The role of epigenetic factors in the aetiology of common complex diseases using twins

Twin studies have traditionally been used to assess the relative contributions of genetic and environmental factors to human complex traits, and these now offer an opportunity to study epigenetic variation as a dynamic quantitative trait. High monozygotic twin discordance rates for common diseases suggest that unexplained environmental or epigenetic factors could be involved. The EpiTwin project (http://www.epitrain.eu/) aimed to explore this hypothesis by profiling the epigenomes of 5,000 twins, using a combination of DNA methylation profiling technologies, including MeDIP-sequencing, Illumina DNA methylation arrays, and targeted bisulfite sequencing. Rather than looking at epigenetic similarities, the project focused on epigenetic differences that may explain why many identical twins do not develop the same diseases. Initial analyses focused on obesity, diabetes, allergies, heart disease, osteoporosis and longevity, and the methodology was extended to explore over 30 common human traits and diseases. The strongest signals were obtained for epigenetic signatures of age and specific environmental exposures, such as smoking. Epigenetic signals both within and across tissues act as biomarkers of ageing and can be used to predict age, highlighting the potential of epigenetic research in healthy ageing and age-related disease.
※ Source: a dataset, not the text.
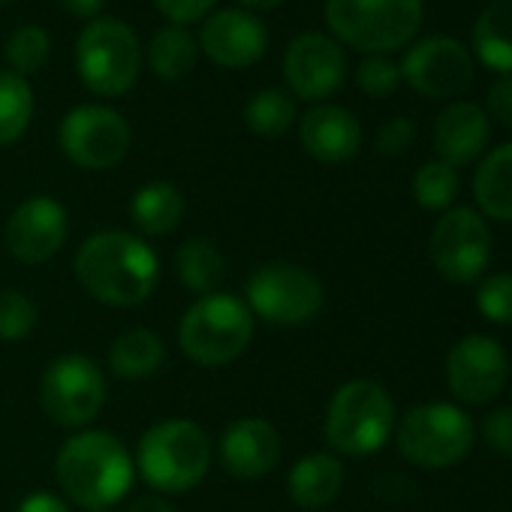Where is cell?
<instances>
[{"mask_svg": "<svg viewBox=\"0 0 512 512\" xmlns=\"http://www.w3.org/2000/svg\"><path fill=\"white\" fill-rule=\"evenodd\" d=\"M326 22L347 46L389 55L419 34L422 0H326Z\"/></svg>", "mask_w": 512, "mask_h": 512, "instance_id": "cell-6", "label": "cell"}, {"mask_svg": "<svg viewBox=\"0 0 512 512\" xmlns=\"http://www.w3.org/2000/svg\"><path fill=\"white\" fill-rule=\"evenodd\" d=\"M506 377V350L488 335H467L446 356V383L461 404L494 401L503 392Z\"/></svg>", "mask_w": 512, "mask_h": 512, "instance_id": "cell-14", "label": "cell"}, {"mask_svg": "<svg viewBox=\"0 0 512 512\" xmlns=\"http://www.w3.org/2000/svg\"><path fill=\"white\" fill-rule=\"evenodd\" d=\"M199 46L217 67L241 70L266 55L269 31L247 10H220L211 19H205Z\"/></svg>", "mask_w": 512, "mask_h": 512, "instance_id": "cell-17", "label": "cell"}, {"mask_svg": "<svg viewBox=\"0 0 512 512\" xmlns=\"http://www.w3.org/2000/svg\"><path fill=\"white\" fill-rule=\"evenodd\" d=\"M37 326V305L19 290H0V341H22Z\"/></svg>", "mask_w": 512, "mask_h": 512, "instance_id": "cell-32", "label": "cell"}, {"mask_svg": "<svg viewBox=\"0 0 512 512\" xmlns=\"http://www.w3.org/2000/svg\"><path fill=\"white\" fill-rule=\"evenodd\" d=\"M491 136V121L482 106L476 103H449L434 121V151L437 160L446 166H467L473 163Z\"/></svg>", "mask_w": 512, "mask_h": 512, "instance_id": "cell-19", "label": "cell"}, {"mask_svg": "<svg viewBox=\"0 0 512 512\" xmlns=\"http://www.w3.org/2000/svg\"><path fill=\"white\" fill-rule=\"evenodd\" d=\"M61 151L82 169H112L130 151V124L109 106H76L58 130Z\"/></svg>", "mask_w": 512, "mask_h": 512, "instance_id": "cell-12", "label": "cell"}, {"mask_svg": "<svg viewBox=\"0 0 512 512\" xmlns=\"http://www.w3.org/2000/svg\"><path fill=\"white\" fill-rule=\"evenodd\" d=\"M49 52H52V40L49 34L40 28V25H22L16 28L10 37H7V46H4V55H7V64L16 76H31L37 70H43V64L49 61Z\"/></svg>", "mask_w": 512, "mask_h": 512, "instance_id": "cell-30", "label": "cell"}, {"mask_svg": "<svg viewBox=\"0 0 512 512\" xmlns=\"http://www.w3.org/2000/svg\"><path fill=\"white\" fill-rule=\"evenodd\" d=\"M0 4H7V0H0Z\"/></svg>", "mask_w": 512, "mask_h": 512, "instance_id": "cell-44", "label": "cell"}, {"mask_svg": "<svg viewBox=\"0 0 512 512\" xmlns=\"http://www.w3.org/2000/svg\"><path fill=\"white\" fill-rule=\"evenodd\" d=\"M287 485H290V497H293L296 506L323 509V506L335 503V497L344 488V464L332 452L302 455L293 464V470L287 476Z\"/></svg>", "mask_w": 512, "mask_h": 512, "instance_id": "cell-21", "label": "cell"}, {"mask_svg": "<svg viewBox=\"0 0 512 512\" xmlns=\"http://www.w3.org/2000/svg\"><path fill=\"white\" fill-rule=\"evenodd\" d=\"M211 464V440L190 419H163L151 425L136 449L142 479L160 494H184L202 482Z\"/></svg>", "mask_w": 512, "mask_h": 512, "instance_id": "cell-3", "label": "cell"}, {"mask_svg": "<svg viewBox=\"0 0 512 512\" xmlns=\"http://www.w3.org/2000/svg\"><path fill=\"white\" fill-rule=\"evenodd\" d=\"M476 58L503 76H512V0H491L473 25Z\"/></svg>", "mask_w": 512, "mask_h": 512, "instance_id": "cell-23", "label": "cell"}, {"mask_svg": "<svg viewBox=\"0 0 512 512\" xmlns=\"http://www.w3.org/2000/svg\"><path fill=\"white\" fill-rule=\"evenodd\" d=\"M88 512H109V509H88Z\"/></svg>", "mask_w": 512, "mask_h": 512, "instance_id": "cell-43", "label": "cell"}, {"mask_svg": "<svg viewBox=\"0 0 512 512\" xmlns=\"http://www.w3.org/2000/svg\"><path fill=\"white\" fill-rule=\"evenodd\" d=\"M34 118V91L28 79L13 70H0V145H13L25 136Z\"/></svg>", "mask_w": 512, "mask_h": 512, "instance_id": "cell-28", "label": "cell"}, {"mask_svg": "<svg viewBox=\"0 0 512 512\" xmlns=\"http://www.w3.org/2000/svg\"><path fill=\"white\" fill-rule=\"evenodd\" d=\"M154 4H157V10H160L172 25L187 28V25L205 19V16L214 10L217 0H154Z\"/></svg>", "mask_w": 512, "mask_h": 512, "instance_id": "cell-37", "label": "cell"}, {"mask_svg": "<svg viewBox=\"0 0 512 512\" xmlns=\"http://www.w3.org/2000/svg\"><path fill=\"white\" fill-rule=\"evenodd\" d=\"M476 308L488 323L512 326V275L509 272L488 275L476 290Z\"/></svg>", "mask_w": 512, "mask_h": 512, "instance_id": "cell-33", "label": "cell"}, {"mask_svg": "<svg viewBox=\"0 0 512 512\" xmlns=\"http://www.w3.org/2000/svg\"><path fill=\"white\" fill-rule=\"evenodd\" d=\"M416 136V127L410 118H389L380 130H377V151L383 157H398L410 148Z\"/></svg>", "mask_w": 512, "mask_h": 512, "instance_id": "cell-36", "label": "cell"}, {"mask_svg": "<svg viewBox=\"0 0 512 512\" xmlns=\"http://www.w3.org/2000/svg\"><path fill=\"white\" fill-rule=\"evenodd\" d=\"M73 272L91 299L112 308H136L154 293L160 281V260L145 238L121 229H103L79 244Z\"/></svg>", "mask_w": 512, "mask_h": 512, "instance_id": "cell-1", "label": "cell"}, {"mask_svg": "<svg viewBox=\"0 0 512 512\" xmlns=\"http://www.w3.org/2000/svg\"><path fill=\"white\" fill-rule=\"evenodd\" d=\"M16 512H70V506L49 491H37V494H28Z\"/></svg>", "mask_w": 512, "mask_h": 512, "instance_id": "cell-39", "label": "cell"}, {"mask_svg": "<svg viewBox=\"0 0 512 512\" xmlns=\"http://www.w3.org/2000/svg\"><path fill=\"white\" fill-rule=\"evenodd\" d=\"M148 64L166 82L184 79L196 64V40H193V34L187 28H178V25H169V28L157 31L151 46H148Z\"/></svg>", "mask_w": 512, "mask_h": 512, "instance_id": "cell-27", "label": "cell"}, {"mask_svg": "<svg viewBox=\"0 0 512 512\" xmlns=\"http://www.w3.org/2000/svg\"><path fill=\"white\" fill-rule=\"evenodd\" d=\"M70 232L67 208L52 196H31L7 220L4 244L25 266H43L64 247Z\"/></svg>", "mask_w": 512, "mask_h": 512, "instance_id": "cell-15", "label": "cell"}, {"mask_svg": "<svg viewBox=\"0 0 512 512\" xmlns=\"http://www.w3.org/2000/svg\"><path fill=\"white\" fill-rule=\"evenodd\" d=\"M413 196L428 211H446L458 196V172L440 160L422 163L413 178Z\"/></svg>", "mask_w": 512, "mask_h": 512, "instance_id": "cell-31", "label": "cell"}, {"mask_svg": "<svg viewBox=\"0 0 512 512\" xmlns=\"http://www.w3.org/2000/svg\"><path fill=\"white\" fill-rule=\"evenodd\" d=\"M163 359H166L163 338L148 329H130L118 335L109 347V365L124 380L154 377L163 368Z\"/></svg>", "mask_w": 512, "mask_h": 512, "instance_id": "cell-25", "label": "cell"}, {"mask_svg": "<svg viewBox=\"0 0 512 512\" xmlns=\"http://www.w3.org/2000/svg\"><path fill=\"white\" fill-rule=\"evenodd\" d=\"M356 82H359L362 94L383 100V97L395 94V88L401 82V67L389 55H368L356 70Z\"/></svg>", "mask_w": 512, "mask_h": 512, "instance_id": "cell-34", "label": "cell"}, {"mask_svg": "<svg viewBox=\"0 0 512 512\" xmlns=\"http://www.w3.org/2000/svg\"><path fill=\"white\" fill-rule=\"evenodd\" d=\"M175 272L178 281L199 296L217 293L223 281V253L208 241V238H190L178 247L175 253Z\"/></svg>", "mask_w": 512, "mask_h": 512, "instance_id": "cell-26", "label": "cell"}, {"mask_svg": "<svg viewBox=\"0 0 512 512\" xmlns=\"http://www.w3.org/2000/svg\"><path fill=\"white\" fill-rule=\"evenodd\" d=\"M238 4L247 10H272V7H281L284 0H238Z\"/></svg>", "mask_w": 512, "mask_h": 512, "instance_id": "cell-42", "label": "cell"}, {"mask_svg": "<svg viewBox=\"0 0 512 512\" xmlns=\"http://www.w3.org/2000/svg\"><path fill=\"white\" fill-rule=\"evenodd\" d=\"M127 512H175L163 497H139Z\"/></svg>", "mask_w": 512, "mask_h": 512, "instance_id": "cell-41", "label": "cell"}, {"mask_svg": "<svg viewBox=\"0 0 512 512\" xmlns=\"http://www.w3.org/2000/svg\"><path fill=\"white\" fill-rule=\"evenodd\" d=\"M130 217L142 235H169L184 217V196L169 181H151L136 190Z\"/></svg>", "mask_w": 512, "mask_h": 512, "instance_id": "cell-24", "label": "cell"}, {"mask_svg": "<svg viewBox=\"0 0 512 512\" xmlns=\"http://www.w3.org/2000/svg\"><path fill=\"white\" fill-rule=\"evenodd\" d=\"M244 121L247 127L263 136V139H278L284 136L293 121H296V103L287 91L281 88H263L250 97V103L244 106Z\"/></svg>", "mask_w": 512, "mask_h": 512, "instance_id": "cell-29", "label": "cell"}, {"mask_svg": "<svg viewBox=\"0 0 512 512\" xmlns=\"http://www.w3.org/2000/svg\"><path fill=\"white\" fill-rule=\"evenodd\" d=\"M305 151L320 163H347L362 148V127L344 106H314L299 124Z\"/></svg>", "mask_w": 512, "mask_h": 512, "instance_id": "cell-20", "label": "cell"}, {"mask_svg": "<svg viewBox=\"0 0 512 512\" xmlns=\"http://www.w3.org/2000/svg\"><path fill=\"white\" fill-rule=\"evenodd\" d=\"M401 79L431 100H449L470 88L473 55L452 37H425L401 61Z\"/></svg>", "mask_w": 512, "mask_h": 512, "instance_id": "cell-13", "label": "cell"}, {"mask_svg": "<svg viewBox=\"0 0 512 512\" xmlns=\"http://www.w3.org/2000/svg\"><path fill=\"white\" fill-rule=\"evenodd\" d=\"M220 464L238 479H260L281 458V434L266 419H235L220 437Z\"/></svg>", "mask_w": 512, "mask_h": 512, "instance_id": "cell-18", "label": "cell"}, {"mask_svg": "<svg viewBox=\"0 0 512 512\" xmlns=\"http://www.w3.org/2000/svg\"><path fill=\"white\" fill-rule=\"evenodd\" d=\"M482 437H485V443H488L494 452L512 458V404L497 407V410H491V413L485 416V422H482Z\"/></svg>", "mask_w": 512, "mask_h": 512, "instance_id": "cell-35", "label": "cell"}, {"mask_svg": "<svg viewBox=\"0 0 512 512\" xmlns=\"http://www.w3.org/2000/svg\"><path fill=\"white\" fill-rule=\"evenodd\" d=\"M244 305L250 308L253 320L260 317L272 326H305L320 317L326 293L320 278L305 266L269 263L250 275Z\"/></svg>", "mask_w": 512, "mask_h": 512, "instance_id": "cell-9", "label": "cell"}, {"mask_svg": "<svg viewBox=\"0 0 512 512\" xmlns=\"http://www.w3.org/2000/svg\"><path fill=\"white\" fill-rule=\"evenodd\" d=\"M347 76V58L335 40L326 34L308 31L299 34L284 55V79L299 100H326L332 97Z\"/></svg>", "mask_w": 512, "mask_h": 512, "instance_id": "cell-16", "label": "cell"}, {"mask_svg": "<svg viewBox=\"0 0 512 512\" xmlns=\"http://www.w3.org/2000/svg\"><path fill=\"white\" fill-rule=\"evenodd\" d=\"M61 7L76 19H94L106 7V0H61Z\"/></svg>", "mask_w": 512, "mask_h": 512, "instance_id": "cell-40", "label": "cell"}, {"mask_svg": "<svg viewBox=\"0 0 512 512\" xmlns=\"http://www.w3.org/2000/svg\"><path fill=\"white\" fill-rule=\"evenodd\" d=\"M473 196L485 217L512 223V142L488 151L473 175Z\"/></svg>", "mask_w": 512, "mask_h": 512, "instance_id": "cell-22", "label": "cell"}, {"mask_svg": "<svg viewBox=\"0 0 512 512\" xmlns=\"http://www.w3.org/2000/svg\"><path fill=\"white\" fill-rule=\"evenodd\" d=\"M395 443L401 455L419 467L443 470L464 461L473 449L470 416L446 401L419 404L395 425Z\"/></svg>", "mask_w": 512, "mask_h": 512, "instance_id": "cell-7", "label": "cell"}, {"mask_svg": "<svg viewBox=\"0 0 512 512\" xmlns=\"http://www.w3.org/2000/svg\"><path fill=\"white\" fill-rule=\"evenodd\" d=\"M485 103H488V112L485 115H491L497 124H503V127L512 130V76L497 79L488 88V100Z\"/></svg>", "mask_w": 512, "mask_h": 512, "instance_id": "cell-38", "label": "cell"}, {"mask_svg": "<svg viewBox=\"0 0 512 512\" xmlns=\"http://www.w3.org/2000/svg\"><path fill=\"white\" fill-rule=\"evenodd\" d=\"M40 401L61 428H82L97 419L106 404V377L100 365L82 353H64L43 371Z\"/></svg>", "mask_w": 512, "mask_h": 512, "instance_id": "cell-10", "label": "cell"}, {"mask_svg": "<svg viewBox=\"0 0 512 512\" xmlns=\"http://www.w3.org/2000/svg\"><path fill=\"white\" fill-rule=\"evenodd\" d=\"M253 338L250 308L229 293L199 296L181 317L178 344L184 356L202 368H223L235 362Z\"/></svg>", "mask_w": 512, "mask_h": 512, "instance_id": "cell-4", "label": "cell"}, {"mask_svg": "<svg viewBox=\"0 0 512 512\" xmlns=\"http://www.w3.org/2000/svg\"><path fill=\"white\" fill-rule=\"evenodd\" d=\"M428 256L452 284H473L485 275L491 263V229L485 217L467 205L446 208L431 229Z\"/></svg>", "mask_w": 512, "mask_h": 512, "instance_id": "cell-11", "label": "cell"}, {"mask_svg": "<svg viewBox=\"0 0 512 512\" xmlns=\"http://www.w3.org/2000/svg\"><path fill=\"white\" fill-rule=\"evenodd\" d=\"M76 70L88 91L100 97L127 94L142 73V46L130 25L94 19L76 43Z\"/></svg>", "mask_w": 512, "mask_h": 512, "instance_id": "cell-8", "label": "cell"}, {"mask_svg": "<svg viewBox=\"0 0 512 512\" xmlns=\"http://www.w3.org/2000/svg\"><path fill=\"white\" fill-rule=\"evenodd\" d=\"M55 476L76 506L109 509L130 491L136 461L112 431H82L61 446Z\"/></svg>", "mask_w": 512, "mask_h": 512, "instance_id": "cell-2", "label": "cell"}, {"mask_svg": "<svg viewBox=\"0 0 512 512\" xmlns=\"http://www.w3.org/2000/svg\"><path fill=\"white\" fill-rule=\"evenodd\" d=\"M395 431V401L377 380L344 383L326 410V443L350 458L374 455Z\"/></svg>", "mask_w": 512, "mask_h": 512, "instance_id": "cell-5", "label": "cell"}]
</instances>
The findings also emphasize the value of using epigenetic signals as surrogates of environmental exposures, especially in existing large-scale epidemiological cohorts where such data may be limited. Epigenetic profiles of disease-discordant twins showed moderate epigenetic differences, predominantly linked to metabolic traits and cancer, identifying potential future therapeutic and preventative targets. Cell and tissue specific epigenomic profiling helped establish the molecular specifity of the findings at the organismal level, and their relevance to disease pathways. Longitudinal analyses were crucial in helping to assess whether epigenetic changes likely contribute to human phenotypes or whether they arise as a consequence of disease. The EpiTwin project has generated a unique large-scale epigenetic epidemiologic resource in 5,000 twins that has enabled the research team and multiple collaborative efforts to help tackle the complex problem of unravelling the molecular basis of ageing and human complex disease and translating it into biomarker development.